For the last three decades glyphosate, and its tank mix partners, has provided effective summer weed control and allowed the implementation of conservation farming techniques, but with glyphosate resistance affecting more and more paddocks, summer fallow management needs to change.
Mark Congreve, senior consultant with ICAN, says that growers are implementing new strategies, not simply to replace glyphosate but to extend its use in their farming system. “Glyphosate has been, and continues to be, the most useful knockdown herbicide available to growers in the summer fallow,” he says. “While still effective in many situations, resistance to this herbicide is becoming increasingly evident and other options need to be built into the summer fallow program.”
“There are two main signs that growers need to look for to detect if their weed populations are becoming more resistant to herbicides,” he says. “The first is to take note of ‘survivor’ weeds – individual weeds that appear unaffected after a spray event that has killed the surrounding weed plants. The second sign is ‘rate creep’. This is where a herbicide is still effective but only when higher and higher rates are applied.”
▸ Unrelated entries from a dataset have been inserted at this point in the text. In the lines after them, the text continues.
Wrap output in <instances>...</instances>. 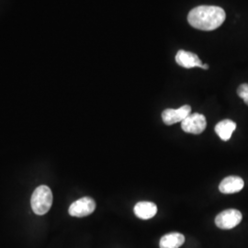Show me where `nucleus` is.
Returning <instances> with one entry per match:
<instances>
[{
  "label": "nucleus",
  "mask_w": 248,
  "mask_h": 248,
  "mask_svg": "<svg viewBox=\"0 0 248 248\" xmlns=\"http://www.w3.org/2000/svg\"><path fill=\"white\" fill-rule=\"evenodd\" d=\"M236 129V124L231 120H223L218 123L215 126V133L222 139V141L226 142L230 140L232 134Z\"/></svg>",
  "instance_id": "11"
},
{
  "label": "nucleus",
  "mask_w": 248,
  "mask_h": 248,
  "mask_svg": "<svg viewBox=\"0 0 248 248\" xmlns=\"http://www.w3.org/2000/svg\"><path fill=\"white\" fill-rule=\"evenodd\" d=\"M96 209V202L89 197H84L76 201L70 205L68 213L73 217H86L94 213Z\"/></svg>",
  "instance_id": "5"
},
{
  "label": "nucleus",
  "mask_w": 248,
  "mask_h": 248,
  "mask_svg": "<svg viewBox=\"0 0 248 248\" xmlns=\"http://www.w3.org/2000/svg\"><path fill=\"white\" fill-rule=\"evenodd\" d=\"M207 126V121L203 114L190 113L184 121L181 122V128L186 133L201 134Z\"/></svg>",
  "instance_id": "4"
},
{
  "label": "nucleus",
  "mask_w": 248,
  "mask_h": 248,
  "mask_svg": "<svg viewBox=\"0 0 248 248\" xmlns=\"http://www.w3.org/2000/svg\"><path fill=\"white\" fill-rule=\"evenodd\" d=\"M176 62L178 65L189 69L193 67H201L202 66V62L199 56L196 53L186 52L184 50H179L176 55Z\"/></svg>",
  "instance_id": "7"
},
{
  "label": "nucleus",
  "mask_w": 248,
  "mask_h": 248,
  "mask_svg": "<svg viewBox=\"0 0 248 248\" xmlns=\"http://www.w3.org/2000/svg\"><path fill=\"white\" fill-rule=\"evenodd\" d=\"M185 243V236L180 232H170L160 239V248H179Z\"/></svg>",
  "instance_id": "10"
},
{
  "label": "nucleus",
  "mask_w": 248,
  "mask_h": 248,
  "mask_svg": "<svg viewBox=\"0 0 248 248\" xmlns=\"http://www.w3.org/2000/svg\"><path fill=\"white\" fill-rule=\"evenodd\" d=\"M31 204L32 211L37 215H44L48 213L53 204V193L49 186H38L31 196Z\"/></svg>",
  "instance_id": "2"
},
{
  "label": "nucleus",
  "mask_w": 248,
  "mask_h": 248,
  "mask_svg": "<svg viewBox=\"0 0 248 248\" xmlns=\"http://www.w3.org/2000/svg\"><path fill=\"white\" fill-rule=\"evenodd\" d=\"M133 212L138 218L142 220H149L155 216L157 213V206L150 202H140L134 206Z\"/></svg>",
  "instance_id": "9"
},
{
  "label": "nucleus",
  "mask_w": 248,
  "mask_h": 248,
  "mask_svg": "<svg viewBox=\"0 0 248 248\" xmlns=\"http://www.w3.org/2000/svg\"><path fill=\"white\" fill-rule=\"evenodd\" d=\"M237 94L248 106V84H242L237 89Z\"/></svg>",
  "instance_id": "12"
},
{
  "label": "nucleus",
  "mask_w": 248,
  "mask_h": 248,
  "mask_svg": "<svg viewBox=\"0 0 248 248\" xmlns=\"http://www.w3.org/2000/svg\"><path fill=\"white\" fill-rule=\"evenodd\" d=\"M190 113L191 107L189 105H184L177 109L167 108L162 112V120L167 125H173L184 121Z\"/></svg>",
  "instance_id": "6"
},
{
  "label": "nucleus",
  "mask_w": 248,
  "mask_h": 248,
  "mask_svg": "<svg viewBox=\"0 0 248 248\" xmlns=\"http://www.w3.org/2000/svg\"><path fill=\"white\" fill-rule=\"evenodd\" d=\"M202 68L205 69V70H206V69H209V65H208V64H202Z\"/></svg>",
  "instance_id": "13"
},
{
  "label": "nucleus",
  "mask_w": 248,
  "mask_h": 248,
  "mask_svg": "<svg viewBox=\"0 0 248 248\" xmlns=\"http://www.w3.org/2000/svg\"><path fill=\"white\" fill-rule=\"evenodd\" d=\"M245 186L244 180L237 176H230L222 179L219 185V190L223 194L237 193Z\"/></svg>",
  "instance_id": "8"
},
{
  "label": "nucleus",
  "mask_w": 248,
  "mask_h": 248,
  "mask_svg": "<svg viewBox=\"0 0 248 248\" xmlns=\"http://www.w3.org/2000/svg\"><path fill=\"white\" fill-rule=\"evenodd\" d=\"M242 213L238 210L229 209L219 213L215 218V224L222 230H230L237 226L242 221Z\"/></svg>",
  "instance_id": "3"
},
{
  "label": "nucleus",
  "mask_w": 248,
  "mask_h": 248,
  "mask_svg": "<svg viewBox=\"0 0 248 248\" xmlns=\"http://www.w3.org/2000/svg\"><path fill=\"white\" fill-rule=\"evenodd\" d=\"M226 18L225 11L217 6H199L191 9L187 15L190 26L197 30L211 31L218 29Z\"/></svg>",
  "instance_id": "1"
}]
</instances>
Growers should not ignore either of these signs, which could indicate changes in the herbicide resistance status of the weed population. Mr Congreve suggests growers should seek agronomic advice and test weeds for their susceptibility to a range of herbicides.
“While waiting for the test results, immediately look for alternative fallow management strategies to those that may have worked in the past but are increasingly less effective,” he says.
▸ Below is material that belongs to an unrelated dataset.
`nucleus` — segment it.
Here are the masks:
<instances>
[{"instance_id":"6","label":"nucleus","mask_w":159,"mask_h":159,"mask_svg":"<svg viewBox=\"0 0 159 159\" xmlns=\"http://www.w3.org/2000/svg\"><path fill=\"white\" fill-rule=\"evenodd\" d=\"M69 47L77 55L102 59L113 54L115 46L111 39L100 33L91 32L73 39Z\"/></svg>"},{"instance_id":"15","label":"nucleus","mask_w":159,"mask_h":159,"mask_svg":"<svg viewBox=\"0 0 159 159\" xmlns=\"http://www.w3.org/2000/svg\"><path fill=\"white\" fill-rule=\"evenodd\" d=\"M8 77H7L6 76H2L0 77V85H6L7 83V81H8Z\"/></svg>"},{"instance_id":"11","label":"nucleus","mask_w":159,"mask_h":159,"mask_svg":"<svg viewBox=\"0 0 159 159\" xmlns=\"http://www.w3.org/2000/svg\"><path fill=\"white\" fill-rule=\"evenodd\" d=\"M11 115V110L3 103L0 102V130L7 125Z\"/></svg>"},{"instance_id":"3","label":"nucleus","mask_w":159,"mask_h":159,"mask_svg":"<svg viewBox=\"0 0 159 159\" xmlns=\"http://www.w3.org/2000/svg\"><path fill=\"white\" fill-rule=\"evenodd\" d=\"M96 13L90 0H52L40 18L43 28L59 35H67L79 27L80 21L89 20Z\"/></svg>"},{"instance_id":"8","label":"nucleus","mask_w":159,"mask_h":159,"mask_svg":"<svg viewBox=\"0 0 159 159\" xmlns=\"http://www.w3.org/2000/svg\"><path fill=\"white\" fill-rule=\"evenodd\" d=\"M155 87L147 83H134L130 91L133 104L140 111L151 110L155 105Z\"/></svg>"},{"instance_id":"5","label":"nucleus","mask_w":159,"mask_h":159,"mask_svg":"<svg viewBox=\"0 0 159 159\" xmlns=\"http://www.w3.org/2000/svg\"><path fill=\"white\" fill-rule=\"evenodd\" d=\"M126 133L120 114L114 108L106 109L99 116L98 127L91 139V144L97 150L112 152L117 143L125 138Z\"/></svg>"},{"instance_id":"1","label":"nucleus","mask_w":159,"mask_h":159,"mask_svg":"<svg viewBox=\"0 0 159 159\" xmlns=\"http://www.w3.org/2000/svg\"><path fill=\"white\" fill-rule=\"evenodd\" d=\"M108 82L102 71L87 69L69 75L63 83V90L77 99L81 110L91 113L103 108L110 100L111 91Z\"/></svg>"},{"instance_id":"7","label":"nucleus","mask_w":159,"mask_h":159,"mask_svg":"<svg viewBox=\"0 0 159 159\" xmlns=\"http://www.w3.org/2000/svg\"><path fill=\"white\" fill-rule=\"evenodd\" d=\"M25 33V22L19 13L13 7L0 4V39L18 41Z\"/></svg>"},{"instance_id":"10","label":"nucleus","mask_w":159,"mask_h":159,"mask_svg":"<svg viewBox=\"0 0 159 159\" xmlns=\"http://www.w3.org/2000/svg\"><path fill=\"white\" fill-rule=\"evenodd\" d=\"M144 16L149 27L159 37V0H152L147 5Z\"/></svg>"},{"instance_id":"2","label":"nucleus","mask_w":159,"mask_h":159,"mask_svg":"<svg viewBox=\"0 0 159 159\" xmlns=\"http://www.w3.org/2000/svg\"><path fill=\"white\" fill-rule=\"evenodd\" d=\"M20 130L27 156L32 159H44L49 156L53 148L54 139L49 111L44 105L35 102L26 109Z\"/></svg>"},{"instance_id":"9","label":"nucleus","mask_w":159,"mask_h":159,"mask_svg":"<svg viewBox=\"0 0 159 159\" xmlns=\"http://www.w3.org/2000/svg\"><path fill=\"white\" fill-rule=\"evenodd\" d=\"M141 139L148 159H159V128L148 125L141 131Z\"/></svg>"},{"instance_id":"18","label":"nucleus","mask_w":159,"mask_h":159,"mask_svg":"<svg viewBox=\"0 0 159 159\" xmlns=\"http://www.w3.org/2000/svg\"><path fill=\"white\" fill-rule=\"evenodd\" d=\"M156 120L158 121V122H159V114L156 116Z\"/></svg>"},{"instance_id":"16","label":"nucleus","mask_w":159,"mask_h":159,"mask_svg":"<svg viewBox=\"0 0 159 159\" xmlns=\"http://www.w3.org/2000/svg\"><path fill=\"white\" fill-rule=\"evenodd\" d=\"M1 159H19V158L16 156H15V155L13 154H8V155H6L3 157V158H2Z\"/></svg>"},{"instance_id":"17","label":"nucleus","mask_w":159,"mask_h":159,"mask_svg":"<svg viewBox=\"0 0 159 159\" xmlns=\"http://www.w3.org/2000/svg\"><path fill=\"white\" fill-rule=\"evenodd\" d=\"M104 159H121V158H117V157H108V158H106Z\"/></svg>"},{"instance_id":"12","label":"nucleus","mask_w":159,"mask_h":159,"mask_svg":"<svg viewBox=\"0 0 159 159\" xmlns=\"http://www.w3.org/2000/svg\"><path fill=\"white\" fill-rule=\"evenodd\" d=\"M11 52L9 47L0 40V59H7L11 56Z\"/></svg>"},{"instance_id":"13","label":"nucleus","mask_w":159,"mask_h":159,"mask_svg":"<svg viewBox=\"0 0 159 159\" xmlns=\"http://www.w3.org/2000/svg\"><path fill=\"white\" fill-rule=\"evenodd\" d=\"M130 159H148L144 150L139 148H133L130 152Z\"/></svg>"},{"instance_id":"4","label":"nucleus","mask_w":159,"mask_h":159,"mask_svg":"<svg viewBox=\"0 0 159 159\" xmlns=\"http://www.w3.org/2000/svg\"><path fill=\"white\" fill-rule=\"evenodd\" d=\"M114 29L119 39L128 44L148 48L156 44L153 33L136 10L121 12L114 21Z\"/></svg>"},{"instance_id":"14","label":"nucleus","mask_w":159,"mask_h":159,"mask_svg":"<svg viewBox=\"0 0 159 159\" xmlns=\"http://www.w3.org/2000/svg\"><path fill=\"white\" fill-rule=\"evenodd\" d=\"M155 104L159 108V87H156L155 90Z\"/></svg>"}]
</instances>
Mark Congreve, ICAN senior consultant urges growers to take note of the early signs of glyphosate resistance and to make changes to their fallow management program.
What should I do as a first step, even if there are no definite signs of glyphosate resistance?
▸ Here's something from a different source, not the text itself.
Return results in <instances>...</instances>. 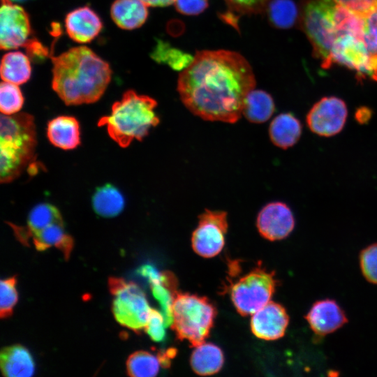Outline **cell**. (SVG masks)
Instances as JSON below:
<instances>
[{"instance_id":"36","label":"cell","mask_w":377,"mask_h":377,"mask_svg":"<svg viewBox=\"0 0 377 377\" xmlns=\"http://www.w3.org/2000/svg\"><path fill=\"white\" fill-rule=\"evenodd\" d=\"M177 10L184 15H194L202 13L208 5V0H176Z\"/></svg>"},{"instance_id":"39","label":"cell","mask_w":377,"mask_h":377,"mask_svg":"<svg viewBox=\"0 0 377 377\" xmlns=\"http://www.w3.org/2000/svg\"><path fill=\"white\" fill-rule=\"evenodd\" d=\"M147 6H167L175 2L176 0H142Z\"/></svg>"},{"instance_id":"8","label":"cell","mask_w":377,"mask_h":377,"mask_svg":"<svg viewBox=\"0 0 377 377\" xmlns=\"http://www.w3.org/2000/svg\"><path fill=\"white\" fill-rule=\"evenodd\" d=\"M276 286L274 272L256 267L232 285L231 300L239 314L252 315L270 301Z\"/></svg>"},{"instance_id":"18","label":"cell","mask_w":377,"mask_h":377,"mask_svg":"<svg viewBox=\"0 0 377 377\" xmlns=\"http://www.w3.org/2000/svg\"><path fill=\"white\" fill-rule=\"evenodd\" d=\"M47 136L54 147L64 150L75 149L80 144V126L72 116H58L47 123Z\"/></svg>"},{"instance_id":"12","label":"cell","mask_w":377,"mask_h":377,"mask_svg":"<svg viewBox=\"0 0 377 377\" xmlns=\"http://www.w3.org/2000/svg\"><path fill=\"white\" fill-rule=\"evenodd\" d=\"M295 218L290 208L276 201L267 204L258 213L256 225L260 234L270 241L287 237L295 228Z\"/></svg>"},{"instance_id":"25","label":"cell","mask_w":377,"mask_h":377,"mask_svg":"<svg viewBox=\"0 0 377 377\" xmlns=\"http://www.w3.org/2000/svg\"><path fill=\"white\" fill-rule=\"evenodd\" d=\"M91 204L94 212L105 218L116 216L124 207V198L114 186L107 184L96 188Z\"/></svg>"},{"instance_id":"22","label":"cell","mask_w":377,"mask_h":377,"mask_svg":"<svg viewBox=\"0 0 377 377\" xmlns=\"http://www.w3.org/2000/svg\"><path fill=\"white\" fill-rule=\"evenodd\" d=\"M30 239L38 251L55 246L63 253L66 259H68L73 247V239L65 231L64 221L49 225L32 235L28 242Z\"/></svg>"},{"instance_id":"35","label":"cell","mask_w":377,"mask_h":377,"mask_svg":"<svg viewBox=\"0 0 377 377\" xmlns=\"http://www.w3.org/2000/svg\"><path fill=\"white\" fill-rule=\"evenodd\" d=\"M232 11L240 14L257 13L263 11L269 0H225Z\"/></svg>"},{"instance_id":"13","label":"cell","mask_w":377,"mask_h":377,"mask_svg":"<svg viewBox=\"0 0 377 377\" xmlns=\"http://www.w3.org/2000/svg\"><path fill=\"white\" fill-rule=\"evenodd\" d=\"M251 316V329L256 337L271 341L285 334L289 316L281 304L269 301Z\"/></svg>"},{"instance_id":"40","label":"cell","mask_w":377,"mask_h":377,"mask_svg":"<svg viewBox=\"0 0 377 377\" xmlns=\"http://www.w3.org/2000/svg\"><path fill=\"white\" fill-rule=\"evenodd\" d=\"M12 1H26V0H11Z\"/></svg>"},{"instance_id":"26","label":"cell","mask_w":377,"mask_h":377,"mask_svg":"<svg viewBox=\"0 0 377 377\" xmlns=\"http://www.w3.org/2000/svg\"><path fill=\"white\" fill-rule=\"evenodd\" d=\"M274 109V101L269 94L253 89L244 101L242 114L251 122L263 123L272 117Z\"/></svg>"},{"instance_id":"23","label":"cell","mask_w":377,"mask_h":377,"mask_svg":"<svg viewBox=\"0 0 377 377\" xmlns=\"http://www.w3.org/2000/svg\"><path fill=\"white\" fill-rule=\"evenodd\" d=\"M194 348L190 362L195 373L201 376H208L214 374L221 369L224 356L219 346L203 342Z\"/></svg>"},{"instance_id":"16","label":"cell","mask_w":377,"mask_h":377,"mask_svg":"<svg viewBox=\"0 0 377 377\" xmlns=\"http://www.w3.org/2000/svg\"><path fill=\"white\" fill-rule=\"evenodd\" d=\"M68 36L79 43H87L101 32L103 24L98 15L89 7L77 8L68 13L65 18Z\"/></svg>"},{"instance_id":"7","label":"cell","mask_w":377,"mask_h":377,"mask_svg":"<svg viewBox=\"0 0 377 377\" xmlns=\"http://www.w3.org/2000/svg\"><path fill=\"white\" fill-rule=\"evenodd\" d=\"M108 286L116 320L135 332L145 330L151 308L143 290L133 282L116 277L109 279Z\"/></svg>"},{"instance_id":"21","label":"cell","mask_w":377,"mask_h":377,"mask_svg":"<svg viewBox=\"0 0 377 377\" xmlns=\"http://www.w3.org/2000/svg\"><path fill=\"white\" fill-rule=\"evenodd\" d=\"M302 126L300 120L292 113H281L272 121L269 135L272 143L281 149L293 147L300 140Z\"/></svg>"},{"instance_id":"27","label":"cell","mask_w":377,"mask_h":377,"mask_svg":"<svg viewBox=\"0 0 377 377\" xmlns=\"http://www.w3.org/2000/svg\"><path fill=\"white\" fill-rule=\"evenodd\" d=\"M161 361L158 355L139 350L131 354L126 361V370L133 377H153L159 371Z\"/></svg>"},{"instance_id":"31","label":"cell","mask_w":377,"mask_h":377,"mask_svg":"<svg viewBox=\"0 0 377 377\" xmlns=\"http://www.w3.org/2000/svg\"><path fill=\"white\" fill-rule=\"evenodd\" d=\"M15 276L1 280L0 283V316L6 318L11 316L18 299L15 288Z\"/></svg>"},{"instance_id":"17","label":"cell","mask_w":377,"mask_h":377,"mask_svg":"<svg viewBox=\"0 0 377 377\" xmlns=\"http://www.w3.org/2000/svg\"><path fill=\"white\" fill-rule=\"evenodd\" d=\"M64 221L59 210L53 205L43 202L34 206L29 212L27 225L15 226L9 223L17 239L24 244H28L29 239L34 233L50 224Z\"/></svg>"},{"instance_id":"19","label":"cell","mask_w":377,"mask_h":377,"mask_svg":"<svg viewBox=\"0 0 377 377\" xmlns=\"http://www.w3.org/2000/svg\"><path fill=\"white\" fill-rule=\"evenodd\" d=\"M0 367L4 376L31 377L35 364L29 351L21 345L3 348L0 353Z\"/></svg>"},{"instance_id":"20","label":"cell","mask_w":377,"mask_h":377,"mask_svg":"<svg viewBox=\"0 0 377 377\" xmlns=\"http://www.w3.org/2000/svg\"><path fill=\"white\" fill-rule=\"evenodd\" d=\"M110 15L119 27L133 30L145 22L148 16L147 6L142 0H115L112 4Z\"/></svg>"},{"instance_id":"6","label":"cell","mask_w":377,"mask_h":377,"mask_svg":"<svg viewBox=\"0 0 377 377\" xmlns=\"http://www.w3.org/2000/svg\"><path fill=\"white\" fill-rule=\"evenodd\" d=\"M216 309L205 297L177 291L172 304V330L191 347L203 342L213 327Z\"/></svg>"},{"instance_id":"2","label":"cell","mask_w":377,"mask_h":377,"mask_svg":"<svg viewBox=\"0 0 377 377\" xmlns=\"http://www.w3.org/2000/svg\"><path fill=\"white\" fill-rule=\"evenodd\" d=\"M51 58L52 87L67 105L96 102L110 82L108 63L86 46L70 48Z\"/></svg>"},{"instance_id":"15","label":"cell","mask_w":377,"mask_h":377,"mask_svg":"<svg viewBox=\"0 0 377 377\" xmlns=\"http://www.w3.org/2000/svg\"><path fill=\"white\" fill-rule=\"evenodd\" d=\"M138 272L147 278L154 297L159 302L165 325L172 324V304L177 290V281L170 272H158L151 265H143Z\"/></svg>"},{"instance_id":"37","label":"cell","mask_w":377,"mask_h":377,"mask_svg":"<svg viewBox=\"0 0 377 377\" xmlns=\"http://www.w3.org/2000/svg\"><path fill=\"white\" fill-rule=\"evenodd\" d=\"M337 3L359 14L377 8V0H334Z\"/></svg>"},{"instance_id":"5","label":"cell","mask_w":377,"mask_h":377,"mask_svg":"<svg viewBox=\"0 0 377 377\" xmlns=\"http://www.w3.org/2000/svg\"><path fill=\"white\" fill-rule=\"evenodd\" d=\"M37 145L34 117L26 112L0 118V182L9 183L20 175L35 157Z\"/></svg>"},{"instance_id":"24","label":"cell","mask_w":377,"mask_h":377,"mask_svg":"<svg viewBox=\"0 0 377 377\" xmlns=\"http://www.w3.org/2000/svg\"><path fill=\"white\" fill-rule=\"evenodd\" d=\"M0 73L3 81L17 85L27 82L31 74L28 56L15 50L6 53L1 59Z\"/></svg>"},{"instance_id":"30","label":"cell","mask_w":377,"mask_h":377,"mask_svg":"<svg viewBox=\"0 0 377 377\" xmlns=\"http://www.w3.org/2000/svg\"><path fill=\"white\" fill-rule=\"evenodd\" d=\"M24 105V97L17 84L2 81L0 85V111L11 115L18 113Z\"/></svg>"},{"instance_id":"4","label":"cell","mask_w":377,"mask_h":377,"mask_svg":"<svg viewBox=\"0 0 377 377\" xmlns=\"http://www.w3.org/2000/svg\"><path fill=\"white\" fill-rule=\"evenodd\" d=\"M358 15L334 0H309L302 13V27L313 55L325 65L336 38L358 22Z\"/></svg>"},{"instance_id":"11","label":"cell","mask_w":377,"mask_h":377,"mask_svg":"<svg viewBox=\"0 0 377 377\" xmlns=\"http://www.w3.org/2000/svg\"><path fill=\"white\" fill-rule=\"evenodd\" d=\"M348 117L346 103L336 96L323 97L308 112L306 121L313 133L332 137L343 128Z\"/></svg>"},{"instance_id":"28","label":"cell","mask_w":377,"mask_h":377,"mask_svg":"<svg viewBox=\"0 0 377 377\" xmlns=\"http://www.w3.org/2000/svg\"><path fill=\"white\" fill-rule=\"evenodd\" d=\"M271 23L280 29H288L295 23L298 11L292 0H269L266 6Z\"/></svg>"},{"instance_id":"34","label":"cell","mask_w":377,"mask_h":377,"mask_svg":"<svg viewBox=\"0 0 377 377\" xmlns=\"http://www.w3.org/2000/svg\"><path fill=\"white\" fill-rule=\"evenodd\" d=\"M165 318L162 313L151 309L145 331L154 341H161L165 335Z\"/></svg>"},{"instance_id":"38","label":"cell","mask_w":377,"mask_h":377,"mask_svg":"<svg viewBox=\"0 0 377 377\" xmlns=\"http://www.w3.org/2000/svg\"><path fill=\"white\" fill-rule=\"evenodd\" d=\"M372 110L365 106L358 108L355 112V119L360 124H366L371 119Z\"/></svg>"},{"instance_id":"29","label":"cell","mask_w":377,"mask_h":377,"mask_svg":"<svg viewBox=\"0 0 377 377\" xmlns=\"http://www.w3.org/2000/svg\"><path fill=\"white\" fill-rule=\"evenodd\" d=\"M151 57L158 63L168 64L176 71L186 69L194 58L188 53L171 47L168 43L160 40H158Z\"/></svg>"},{"instance_id":"33","label":"cell","mask_w":377,"mask_h":377,"mask_svg":"<svg viewBox=\"0 0 377 377\" xmlns=\"http://www.w3.org/2000/svg\"><path fill=\"white\" fill-rule=\"evenodd\" d=\"M360 267L367 281L377 285V243L363 249L359 256Z\"/></svg>"},{"instance_id":"1","label":"cell","mask_w":377,"mask_h":377,"mask_svg":"<svg viewBox=\"0 0 377 377\" xmlns=\"http://www.w3.org/2000/svg\"><path fill=\"white\" fill-rule=\"evenodd\" d=\"M255 85L251 67L241 54L204 50L180 73L177 90L193 114L205 120L235 123Z\"/></svg>"},{"instance_id":"14","label":"cell","mask_w":377,"mask_h":377,"mask_svg":"<svg viewBox=\"0 0 377 377\" xmlns=\"http://www.w3.org/2000/svg\"><path fill=\"white\" fill-rule=\"evenodd\" d=\"M304 318L311 330L320 337L337 331L348 320L343 309L335 300L331 299L314 302Z\"/></svg>"},{"instance_id":"32","label":"cell","mask_w":377,"mask_h":377,"mask_svg":"<svg viewBox=\"0 0 377 377\" xmlns=\"http://www.w3.org/2000/svg\"><path fill=\"white\" fill-rule=\"evenodd\" d=\"M360 15L362 21L364 43L371 54L377 55V8Z\"/></svg>"},{"instance_id":"3","label":"cell","mask_w":377,"mask_h":377,"mask_svg":"<svg viewBox=\"0 0 377 377\" xmlns=\"http://www.w3.org/2000/svg\"><path fill=\"white\" fill-rule=\"evenodd\" d=\"M156 105L154 98L128 90L113 103L110 113L100 118L98 126H105L109 136L126 148L133 140L141 141L158 124L160 119L154 112Z\"/></svg>"},{"instance_id":"10","label":"cell","mask_w":377,"mask_h":377,"mask_svg":"<svg viewBox=\"0 0 377 377\" xmlns=\"http://www.w3.org/2000/svg\"><path fill=\"white\" fill-rule=\"evenodd\" d=\"M31 27L25 10L11 0H1L0 9V47L13 50L31 44Z\"/></svg>"},{"instance_id":"9","label":"cell","mask_w":377,"mask_h":377,"mask_svg":"<svg viewBox=\"0 0 377 377\" xmlns=\"http://www.w3.org/2000/svg\"><path fill=\"white\" fill-rule=\"evenodd\" d=\"M227 213L206 209L199 216V222L191 237L194 251L204 258L219 254L225 244L228 230Z\"/></svg>"}]
</instances>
Short answer: Do something different. Double-knock, whenever possible. Implement the 2 + 2 + 0 strategy.
Longer answer: Herbicide resistance is considered an inevitable part of long-term herbicide use but if weed numbers are kept low and all survivors are removed then resistant weeds can generally be managed. The 2 + 2 + 0 strategy adopted in the cotton industry to support Round-up Ready* technology involves using two non-glyphosate tactics in the crop, two non-glyphosate tactics in the fallow and ensuring there are zero survivors.
Wherever possible use the double-knock combination of two herbicides or a herbicide followed with a non-herbicide tactic (e.g. cultivation), particularly while glyphosate resistance levels are still relatively low.
Are there any other knock-down options for grass weed control in the fallow?
Short answer: Consider using Shogun, a recently registered knock-down herbicide for use in fallow situations.
Longer answer: Shogun (propaquizafop) is a Group A ‘fop’ herbicide. Fops are particularly effective on small grass weeds, however, resistance is likely to develop faster than has occurred with glyphosate. When using Group A herbicides in the fallow it is essential to double-knock to remove any survivors and enable longer term use this herbicide option. This strategy is useful for controlling glyphosate-resistant weeds such as barnyard grass, liverseed grass and feathertop Rhodes grass. It provides an alternative mode of action to glyphosate and can increase the diversity of chemical control options used across the farming system.
Feathertop Rhodes grass is challenging the glyphosate-reliant summer fallow management program on many grains farms.
What knockdown options exist for glyphosate resistant broadleaf weeds such as fleabane or sowthistle?
Short answer: There are a number of Group G and I herbicides registered for these problem weeds. Check product labels for details and timing.
Longer answer: Group I herbicides containing either 2,4-D, fluroxypyr (Starane*), clopyralid (Lontrel*), or picloram (Tordon*) can be effective on one or both of these weeds. If weeds are larger, a double knock will be required for high level control. Clopyralid and picloram based products also give residual control of fleabane.
Group G herbicides containing flumioxazin (Valor*) or saflufenacil (Sharpen*) are also effective on one or both species. As they are contact herbicides they perform better when applied to very small weeds, ideally when used in a tank mix with either glyphosate or paraquat.